- Я сейчас искупаюсь, - объявила она.
- Здесь купаться нельзя, - запретил я. - Опасно.
- Почему? - спросила она.
Дно очень вязкое, - сказал я. Да разве она поймёт?
Местные жители очень удивились нашему приходу. Огромная стрекоза, которая перед этим дразнила лягушек, летая низко над озерком, от неожиданности плюхнулась на ближайшую ветку и озадаченно уставилась на нас своими выпученными глазами. Правда, через минуту она сорвалась с ветки и, трепеща жёсткими прозрачными крыльями, быстро удалилась. Наверное, спешила поделиться потрясающей новостью со своими пучеглазыми приятельницами.
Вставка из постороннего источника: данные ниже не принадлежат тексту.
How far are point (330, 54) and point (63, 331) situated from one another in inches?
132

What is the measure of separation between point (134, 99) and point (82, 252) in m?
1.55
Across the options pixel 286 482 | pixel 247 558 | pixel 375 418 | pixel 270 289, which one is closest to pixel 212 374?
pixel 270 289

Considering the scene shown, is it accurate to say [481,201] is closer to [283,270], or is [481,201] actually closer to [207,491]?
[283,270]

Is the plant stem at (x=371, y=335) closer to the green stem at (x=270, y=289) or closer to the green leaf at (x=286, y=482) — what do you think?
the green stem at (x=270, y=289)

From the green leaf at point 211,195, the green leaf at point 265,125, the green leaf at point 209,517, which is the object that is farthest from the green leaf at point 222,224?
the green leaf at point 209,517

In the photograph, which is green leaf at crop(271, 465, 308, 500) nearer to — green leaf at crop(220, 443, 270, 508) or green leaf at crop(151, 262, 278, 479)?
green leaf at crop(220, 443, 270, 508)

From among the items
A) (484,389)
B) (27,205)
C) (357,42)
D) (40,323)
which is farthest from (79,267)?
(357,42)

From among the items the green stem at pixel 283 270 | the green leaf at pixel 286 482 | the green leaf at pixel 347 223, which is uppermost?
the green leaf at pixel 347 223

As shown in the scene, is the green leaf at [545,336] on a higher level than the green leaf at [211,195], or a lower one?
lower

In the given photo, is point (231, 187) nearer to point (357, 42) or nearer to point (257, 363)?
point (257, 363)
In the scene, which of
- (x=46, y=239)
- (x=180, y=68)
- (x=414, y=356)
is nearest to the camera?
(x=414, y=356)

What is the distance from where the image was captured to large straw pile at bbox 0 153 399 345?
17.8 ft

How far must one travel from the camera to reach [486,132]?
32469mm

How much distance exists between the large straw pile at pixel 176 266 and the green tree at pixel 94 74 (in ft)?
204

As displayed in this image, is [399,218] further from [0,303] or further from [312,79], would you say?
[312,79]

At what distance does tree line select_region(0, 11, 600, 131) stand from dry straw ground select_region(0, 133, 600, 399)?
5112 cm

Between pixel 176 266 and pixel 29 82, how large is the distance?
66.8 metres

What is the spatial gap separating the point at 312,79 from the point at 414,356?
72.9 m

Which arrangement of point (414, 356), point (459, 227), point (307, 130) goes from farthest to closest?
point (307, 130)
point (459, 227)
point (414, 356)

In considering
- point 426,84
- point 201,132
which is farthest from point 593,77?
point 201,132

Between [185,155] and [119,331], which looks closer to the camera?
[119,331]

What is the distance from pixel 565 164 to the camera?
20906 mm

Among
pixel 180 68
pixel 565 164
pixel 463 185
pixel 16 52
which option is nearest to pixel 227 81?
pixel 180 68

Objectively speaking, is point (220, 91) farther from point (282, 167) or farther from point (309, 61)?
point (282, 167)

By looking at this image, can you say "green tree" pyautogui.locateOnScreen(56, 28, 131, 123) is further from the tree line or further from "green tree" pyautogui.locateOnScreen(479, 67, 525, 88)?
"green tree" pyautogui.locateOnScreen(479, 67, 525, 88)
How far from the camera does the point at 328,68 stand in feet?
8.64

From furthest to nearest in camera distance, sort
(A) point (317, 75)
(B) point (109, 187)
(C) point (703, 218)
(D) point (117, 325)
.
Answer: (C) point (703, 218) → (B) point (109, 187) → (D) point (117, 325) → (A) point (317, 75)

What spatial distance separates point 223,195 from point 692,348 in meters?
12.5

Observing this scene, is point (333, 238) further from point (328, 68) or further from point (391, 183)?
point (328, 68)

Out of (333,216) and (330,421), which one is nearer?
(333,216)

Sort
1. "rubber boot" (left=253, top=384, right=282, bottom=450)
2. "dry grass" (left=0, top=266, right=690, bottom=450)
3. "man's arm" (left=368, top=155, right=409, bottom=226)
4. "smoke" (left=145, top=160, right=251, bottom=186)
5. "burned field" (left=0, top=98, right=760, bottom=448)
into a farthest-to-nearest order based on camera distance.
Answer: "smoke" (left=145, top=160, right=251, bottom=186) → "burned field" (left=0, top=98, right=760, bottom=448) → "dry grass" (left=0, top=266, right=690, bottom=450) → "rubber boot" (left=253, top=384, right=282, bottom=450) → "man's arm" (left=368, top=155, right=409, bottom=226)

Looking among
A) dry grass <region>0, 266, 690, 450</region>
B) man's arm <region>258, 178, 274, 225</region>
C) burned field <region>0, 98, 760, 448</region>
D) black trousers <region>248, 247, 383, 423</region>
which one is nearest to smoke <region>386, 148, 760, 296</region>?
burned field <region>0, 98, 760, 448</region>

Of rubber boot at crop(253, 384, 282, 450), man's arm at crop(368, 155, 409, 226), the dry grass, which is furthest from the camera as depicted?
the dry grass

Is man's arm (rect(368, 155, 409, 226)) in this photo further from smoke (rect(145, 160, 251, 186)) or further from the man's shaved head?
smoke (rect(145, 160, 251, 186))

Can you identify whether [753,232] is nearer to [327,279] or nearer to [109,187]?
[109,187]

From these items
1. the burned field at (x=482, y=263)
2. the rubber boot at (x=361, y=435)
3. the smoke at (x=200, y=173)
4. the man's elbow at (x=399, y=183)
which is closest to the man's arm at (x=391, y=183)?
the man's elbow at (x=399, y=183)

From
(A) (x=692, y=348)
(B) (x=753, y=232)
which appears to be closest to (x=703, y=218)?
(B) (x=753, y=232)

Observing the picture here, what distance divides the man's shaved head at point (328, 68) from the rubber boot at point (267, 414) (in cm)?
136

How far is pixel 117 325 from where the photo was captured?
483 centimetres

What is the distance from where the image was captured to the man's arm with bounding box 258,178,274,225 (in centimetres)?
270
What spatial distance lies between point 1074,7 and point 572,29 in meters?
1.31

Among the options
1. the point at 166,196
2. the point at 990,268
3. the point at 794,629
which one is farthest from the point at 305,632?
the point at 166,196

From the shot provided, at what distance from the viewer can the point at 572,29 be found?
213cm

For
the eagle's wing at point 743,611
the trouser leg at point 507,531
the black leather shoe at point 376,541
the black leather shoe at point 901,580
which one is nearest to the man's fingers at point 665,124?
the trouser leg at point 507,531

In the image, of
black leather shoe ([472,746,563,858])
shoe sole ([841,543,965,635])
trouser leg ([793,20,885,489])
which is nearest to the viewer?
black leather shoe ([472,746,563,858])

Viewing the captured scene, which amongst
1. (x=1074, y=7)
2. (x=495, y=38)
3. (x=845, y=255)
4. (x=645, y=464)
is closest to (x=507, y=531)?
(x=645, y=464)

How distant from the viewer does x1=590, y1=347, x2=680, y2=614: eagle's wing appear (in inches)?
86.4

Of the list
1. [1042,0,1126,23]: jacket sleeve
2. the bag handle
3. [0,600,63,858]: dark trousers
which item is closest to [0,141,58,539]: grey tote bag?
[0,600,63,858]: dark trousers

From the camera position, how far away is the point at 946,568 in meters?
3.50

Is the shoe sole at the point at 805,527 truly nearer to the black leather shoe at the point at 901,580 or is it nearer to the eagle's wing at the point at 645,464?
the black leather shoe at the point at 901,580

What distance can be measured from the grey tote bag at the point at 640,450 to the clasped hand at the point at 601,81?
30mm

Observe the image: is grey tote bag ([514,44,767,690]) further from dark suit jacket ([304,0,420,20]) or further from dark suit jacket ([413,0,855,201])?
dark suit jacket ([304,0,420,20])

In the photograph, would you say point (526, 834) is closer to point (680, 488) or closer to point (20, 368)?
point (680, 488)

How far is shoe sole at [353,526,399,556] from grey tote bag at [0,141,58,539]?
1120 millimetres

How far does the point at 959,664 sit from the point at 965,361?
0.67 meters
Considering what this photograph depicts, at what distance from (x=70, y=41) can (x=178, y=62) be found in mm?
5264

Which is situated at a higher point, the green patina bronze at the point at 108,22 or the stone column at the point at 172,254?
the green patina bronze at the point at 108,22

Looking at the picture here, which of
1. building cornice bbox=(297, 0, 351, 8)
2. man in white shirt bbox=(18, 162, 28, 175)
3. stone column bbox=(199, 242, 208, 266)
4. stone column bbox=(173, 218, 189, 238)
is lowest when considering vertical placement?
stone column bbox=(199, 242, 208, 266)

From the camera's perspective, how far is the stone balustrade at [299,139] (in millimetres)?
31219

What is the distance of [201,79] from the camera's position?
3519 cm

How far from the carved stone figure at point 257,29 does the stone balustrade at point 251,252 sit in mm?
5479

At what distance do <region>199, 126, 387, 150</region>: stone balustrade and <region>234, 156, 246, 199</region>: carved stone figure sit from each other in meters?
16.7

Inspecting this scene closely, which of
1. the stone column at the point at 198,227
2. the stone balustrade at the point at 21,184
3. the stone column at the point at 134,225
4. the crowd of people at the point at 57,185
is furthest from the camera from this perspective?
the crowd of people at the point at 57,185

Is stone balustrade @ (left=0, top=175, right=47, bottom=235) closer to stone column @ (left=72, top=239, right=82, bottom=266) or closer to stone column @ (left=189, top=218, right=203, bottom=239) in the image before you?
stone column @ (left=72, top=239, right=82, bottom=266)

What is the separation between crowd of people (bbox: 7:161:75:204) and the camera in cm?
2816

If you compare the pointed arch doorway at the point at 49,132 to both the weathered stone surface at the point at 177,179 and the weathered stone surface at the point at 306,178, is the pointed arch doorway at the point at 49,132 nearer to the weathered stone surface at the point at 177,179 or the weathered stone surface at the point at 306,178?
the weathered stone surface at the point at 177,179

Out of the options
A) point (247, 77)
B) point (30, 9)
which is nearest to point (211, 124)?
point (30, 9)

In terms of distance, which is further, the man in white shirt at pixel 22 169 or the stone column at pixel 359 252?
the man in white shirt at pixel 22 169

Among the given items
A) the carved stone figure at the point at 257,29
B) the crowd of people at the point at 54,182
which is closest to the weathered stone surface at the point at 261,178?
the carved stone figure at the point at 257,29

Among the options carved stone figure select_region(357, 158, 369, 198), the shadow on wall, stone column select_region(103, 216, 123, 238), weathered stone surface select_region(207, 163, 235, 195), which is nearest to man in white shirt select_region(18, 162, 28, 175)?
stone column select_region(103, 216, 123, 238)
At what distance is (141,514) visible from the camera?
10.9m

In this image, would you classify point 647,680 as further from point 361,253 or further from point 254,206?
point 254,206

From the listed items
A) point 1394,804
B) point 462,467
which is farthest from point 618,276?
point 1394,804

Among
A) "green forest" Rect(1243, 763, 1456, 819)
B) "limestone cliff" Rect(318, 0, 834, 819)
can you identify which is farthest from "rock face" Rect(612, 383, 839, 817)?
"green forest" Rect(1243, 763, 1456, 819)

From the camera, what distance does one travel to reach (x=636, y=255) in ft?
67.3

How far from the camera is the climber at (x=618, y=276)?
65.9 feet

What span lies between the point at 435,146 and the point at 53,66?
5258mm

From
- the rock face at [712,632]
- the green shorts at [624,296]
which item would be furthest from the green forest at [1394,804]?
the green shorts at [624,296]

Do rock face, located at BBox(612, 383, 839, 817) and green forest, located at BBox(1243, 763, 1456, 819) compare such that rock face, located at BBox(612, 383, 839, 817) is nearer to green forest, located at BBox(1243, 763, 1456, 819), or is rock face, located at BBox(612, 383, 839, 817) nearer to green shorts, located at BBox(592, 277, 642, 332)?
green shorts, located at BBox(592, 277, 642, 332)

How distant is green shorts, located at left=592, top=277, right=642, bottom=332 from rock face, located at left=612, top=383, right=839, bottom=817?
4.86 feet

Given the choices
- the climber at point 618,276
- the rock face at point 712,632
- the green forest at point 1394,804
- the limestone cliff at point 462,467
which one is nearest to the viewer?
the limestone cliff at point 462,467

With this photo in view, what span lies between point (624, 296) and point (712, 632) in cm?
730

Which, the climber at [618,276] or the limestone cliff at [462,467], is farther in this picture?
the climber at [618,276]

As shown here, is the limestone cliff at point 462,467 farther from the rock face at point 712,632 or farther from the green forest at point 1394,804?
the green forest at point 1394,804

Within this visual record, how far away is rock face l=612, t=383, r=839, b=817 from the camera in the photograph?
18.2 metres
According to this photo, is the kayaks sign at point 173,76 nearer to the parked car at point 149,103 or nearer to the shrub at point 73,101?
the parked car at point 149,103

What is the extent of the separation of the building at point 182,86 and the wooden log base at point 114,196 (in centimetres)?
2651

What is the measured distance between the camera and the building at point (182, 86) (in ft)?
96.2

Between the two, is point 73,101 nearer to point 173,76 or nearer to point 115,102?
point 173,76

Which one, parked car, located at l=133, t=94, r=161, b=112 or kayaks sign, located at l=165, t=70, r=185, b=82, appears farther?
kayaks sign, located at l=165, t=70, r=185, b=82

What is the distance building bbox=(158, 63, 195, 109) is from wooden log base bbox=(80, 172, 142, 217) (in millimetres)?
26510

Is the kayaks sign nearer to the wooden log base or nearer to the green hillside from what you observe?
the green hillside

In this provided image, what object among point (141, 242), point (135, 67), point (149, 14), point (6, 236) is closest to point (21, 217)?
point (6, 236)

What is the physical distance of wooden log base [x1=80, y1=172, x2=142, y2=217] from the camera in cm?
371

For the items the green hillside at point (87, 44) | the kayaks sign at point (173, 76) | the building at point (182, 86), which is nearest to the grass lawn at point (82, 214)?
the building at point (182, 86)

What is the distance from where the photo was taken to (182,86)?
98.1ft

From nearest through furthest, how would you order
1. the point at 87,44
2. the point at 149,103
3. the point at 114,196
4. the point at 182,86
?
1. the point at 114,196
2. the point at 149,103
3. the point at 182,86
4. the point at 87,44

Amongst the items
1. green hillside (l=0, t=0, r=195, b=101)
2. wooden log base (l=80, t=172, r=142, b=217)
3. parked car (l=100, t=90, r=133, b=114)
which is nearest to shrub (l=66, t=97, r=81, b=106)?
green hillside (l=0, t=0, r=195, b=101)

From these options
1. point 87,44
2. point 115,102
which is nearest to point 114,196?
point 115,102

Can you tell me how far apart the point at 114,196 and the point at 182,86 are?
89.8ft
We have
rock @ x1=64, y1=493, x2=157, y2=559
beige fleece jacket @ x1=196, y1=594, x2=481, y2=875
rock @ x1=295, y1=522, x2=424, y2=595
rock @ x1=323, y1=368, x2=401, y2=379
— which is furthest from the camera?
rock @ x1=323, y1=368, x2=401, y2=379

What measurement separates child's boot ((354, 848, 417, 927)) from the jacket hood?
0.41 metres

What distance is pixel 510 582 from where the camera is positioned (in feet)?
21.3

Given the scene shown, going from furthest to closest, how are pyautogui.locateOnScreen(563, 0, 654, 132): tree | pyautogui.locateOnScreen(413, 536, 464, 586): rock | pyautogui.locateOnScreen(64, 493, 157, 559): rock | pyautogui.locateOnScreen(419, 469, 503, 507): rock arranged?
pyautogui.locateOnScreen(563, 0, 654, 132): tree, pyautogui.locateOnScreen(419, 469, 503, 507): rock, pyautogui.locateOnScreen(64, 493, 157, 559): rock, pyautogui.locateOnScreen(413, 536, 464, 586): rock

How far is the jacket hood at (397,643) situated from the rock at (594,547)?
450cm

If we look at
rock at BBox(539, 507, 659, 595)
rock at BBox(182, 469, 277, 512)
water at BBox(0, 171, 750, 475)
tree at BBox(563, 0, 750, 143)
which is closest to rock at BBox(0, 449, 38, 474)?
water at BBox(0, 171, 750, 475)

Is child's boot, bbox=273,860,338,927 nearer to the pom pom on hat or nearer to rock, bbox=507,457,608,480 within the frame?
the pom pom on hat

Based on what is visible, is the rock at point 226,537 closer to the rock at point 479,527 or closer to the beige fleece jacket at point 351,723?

Не меньше стрекозы изумилась и охотящаяся за ней золотистая лягушка. Словно окаменела, увидев нас. Наташа уже и рукой на неё замахивалась, и веточки бросала - не шелохнётся. Разве что глазами моргает, и то, если ветка упадёт слишком близко. Наташа хотела было снова полезть в воду, но вдруг рядом с нами вспучилась ряска, и на поверхности появилась чёрная голова со злыми глазами.
- Ой, что это? - От неожиданности Наташа даже отшатнулась.
Я быстро разгрёб ряску вокруг этой головы, но было уже поздно. Мы успели заметить только небольшой серый камень, который, медленно работая лапами, опускался на илистое дно.
- Это болотная черепаха, - объяснил я.
Наташа тоже начала разгребать ·ряску. Правда, на всякий случай спросила:
- А она не кусается?
- Эта? Не больно… - Я подумал, что неплохо было бы припугнуть Наташу, чтобы никогда больше не лезла без спросу в болото. - А вот в далёких тёплых·морях есть черепахи величиной с наш обеденный стол. Так они очень даже просто могут утащить человека на морское дно…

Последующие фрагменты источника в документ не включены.